Para compreender o impacto destas informações, deve-se levar em conta a moldura em que surgiram e alguns antecedentes. Concomitante a elas noticiava-se uma escalada de fato ou retórica em torno da guerra na Ucrânia e agora também em território russo, com a invasão da região de Kursk por tropas ucranianas. Noticiou-se a presença de tropas norte-coreanas em território russo, em apoio a Moscou. O governo Biden autorizou a utilização pela Ucrânia de mísseis de longo alcance contra território russo, e o fornecimento de minas terrestres contra veículos e pessoas para o governo de Kiev. Este anunciou que a Rússia lançara um míssil de longo alcance, capaz de levar uma ogiva nuclear, contra seu território. Moscou relaxou as normas para utilização de armas nucleares em caso de conflito, sobretudo se atacada por um país que tivesse o apoio de uma potência nuclear.

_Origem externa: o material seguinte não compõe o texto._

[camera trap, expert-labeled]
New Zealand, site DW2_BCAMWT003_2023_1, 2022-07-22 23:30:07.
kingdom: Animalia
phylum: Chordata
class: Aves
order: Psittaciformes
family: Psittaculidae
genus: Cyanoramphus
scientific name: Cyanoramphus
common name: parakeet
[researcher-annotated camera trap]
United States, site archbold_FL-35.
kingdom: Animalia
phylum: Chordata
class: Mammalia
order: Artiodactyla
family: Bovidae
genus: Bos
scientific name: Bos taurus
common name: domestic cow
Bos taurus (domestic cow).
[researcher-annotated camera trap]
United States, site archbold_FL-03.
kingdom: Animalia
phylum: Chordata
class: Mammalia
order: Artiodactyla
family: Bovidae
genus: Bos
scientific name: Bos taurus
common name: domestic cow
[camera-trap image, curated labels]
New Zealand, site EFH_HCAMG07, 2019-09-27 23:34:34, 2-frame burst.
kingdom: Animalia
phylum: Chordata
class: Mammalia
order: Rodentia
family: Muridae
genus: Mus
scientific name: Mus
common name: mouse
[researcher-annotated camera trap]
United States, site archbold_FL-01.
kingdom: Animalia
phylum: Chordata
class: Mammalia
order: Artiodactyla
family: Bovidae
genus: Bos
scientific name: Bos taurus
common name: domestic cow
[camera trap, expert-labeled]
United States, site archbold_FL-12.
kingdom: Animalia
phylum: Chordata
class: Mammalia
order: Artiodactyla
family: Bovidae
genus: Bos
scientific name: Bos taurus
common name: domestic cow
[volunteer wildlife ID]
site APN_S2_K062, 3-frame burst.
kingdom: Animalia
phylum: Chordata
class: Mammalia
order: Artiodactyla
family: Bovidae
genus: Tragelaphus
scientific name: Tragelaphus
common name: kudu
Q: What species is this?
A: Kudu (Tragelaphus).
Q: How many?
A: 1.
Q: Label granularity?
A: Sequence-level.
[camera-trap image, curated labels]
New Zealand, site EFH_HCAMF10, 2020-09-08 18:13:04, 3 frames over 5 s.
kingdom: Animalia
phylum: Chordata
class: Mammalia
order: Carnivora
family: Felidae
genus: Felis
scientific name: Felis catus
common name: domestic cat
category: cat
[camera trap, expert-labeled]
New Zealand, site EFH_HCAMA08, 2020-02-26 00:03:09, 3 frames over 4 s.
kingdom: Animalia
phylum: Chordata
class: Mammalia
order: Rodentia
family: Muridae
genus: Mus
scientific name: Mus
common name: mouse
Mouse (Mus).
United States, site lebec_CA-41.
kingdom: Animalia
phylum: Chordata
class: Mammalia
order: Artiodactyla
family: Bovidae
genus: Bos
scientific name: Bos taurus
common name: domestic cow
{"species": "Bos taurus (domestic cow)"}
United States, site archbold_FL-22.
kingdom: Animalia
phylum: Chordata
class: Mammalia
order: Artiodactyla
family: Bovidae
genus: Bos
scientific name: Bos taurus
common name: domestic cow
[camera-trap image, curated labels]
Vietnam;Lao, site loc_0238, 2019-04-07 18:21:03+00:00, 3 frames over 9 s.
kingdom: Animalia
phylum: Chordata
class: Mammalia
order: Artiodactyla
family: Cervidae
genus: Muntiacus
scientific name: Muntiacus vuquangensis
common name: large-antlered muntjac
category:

França, Alemanha e Polônia anunciaram estarem aumentando significativamente seus orçamentos militares. O exemplo pode ser seguido por outros países. Os Estados Unidos anunciaram o restabelecimento de mísseis em território europeu. A TV russa divulgou uma reportagem comentando quais cidades europeias poderiam ser alvo de ataques por mísseis de longo alcance. Não faz muito o governo Biden aumentou em 20% a presença de pessoal militar e conexo norte-americano no continente europeu, contingente que hoje passa de 120 mil, maior do que, por exemplo, todo o Exercito do Reino Unido.

Autoridades civis e militares alemãs já falaram abertamente que é possível haver uma guerra com a Rússia em cinco ou seis anos. Em suma, a Europa se prepara para a possibilidade da guerra. Políticos que admitem o risco usam com frequência o dito popularizado em latim, “si vispacem para bellum”, “se queres a paz, prepara-te para a guerra”. Entretanto lembremos que o currículo europeu na matéria não é bom. Sempre que a Europa preparou-se para guerra, ela acabou acontecendo, com as consequências trágicas que conhecemos.